▶ ИСХОДНЫЙ ТЕКСТ
******************************

Возможно, самые тщательные приготовления к встрече королевской особы устроили по распоряжению папы Александра VII для Кристины, бывшей королевы Швеции. Вся Священная коллегия поджидала ее возле дорожного столба с обозначением второй мили на Фламиниевой дороге, чтобы сопровождать отрекшуюся от престола и протестантизма монаршую особу к папе на пьяцца дель Пополо. Площади украсили и «омолодили», совсем как недавно, перед миллениумом, украсили павильонами, соорудили платформы для представителей разных королевских дворов.
С политической точки зрения обращение Кристины в римское католичество и решение поселиться в Риме было большим событием. Дочь Густава-Адольфа, короля Швеции и самого успешного протестантского военачальника Тридцатилетней войны, Кристина после безвременной гибели отца с раннего возраста управляла своей страной. О ее интеллектуальном потенциале свидетельствует интерес, с которым великий французский теолог и математик Рене Декарт относился к ее обучению. Твердо и уверенно правя страной, она много раз доказывала свои творческие способности и независимость суждений. Свободной Кристина была и в других отношениях (почти бисексуальна), ее двор в изгнании в палаццо Риарио (ныне палаццо Корсини) как смущал, так и украшал папский город. Александр вынужден был поддерживать ее финансово и давать защиту, и Кристина становилась все большей обузой для его преемников. Интересующаяся всем — от науки (и даже алхимии) до искусства, Кристина привлекала к себе в салон широкий круг аристократов и священнослужителей.

******************************

▶ ПРЕДОСТАВЛЕННЫЕ ДАННЫЕ
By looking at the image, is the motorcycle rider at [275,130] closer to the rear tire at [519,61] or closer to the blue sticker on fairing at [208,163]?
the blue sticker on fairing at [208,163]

******************************

▶ ЧТО НУЖНО СДЕЛАТЬ
Перепиши кусок исходного текста о королеве Кристине, от слов «Возможно, самые тщательные» до слов «разных королевских дворов.», и поставь «Коллегия кардиналов» вместо «Священная коллегия».

▶ ОТВЕТ НА ЗАДАНИЕ
Возможно, самые тщательные приготовления к встрече королевской особы устроили по распоряжению папы Александра VII для Кристины, бывшей королевы Швеции. Вся Коллегия кардиналов поджидала ее возле дорожного столба с обозначением второй мили на Фламиниевой дороге, чтобы сопровождать отрекшуюся от престола и протестантизма монаршую особу к папе на пьяцца дель Пополо. Площади украсили и «омолодили», совсем как недавно, перед миллениумом, украсили павильонами, соорудили платформы для представителей разных королевских дворов.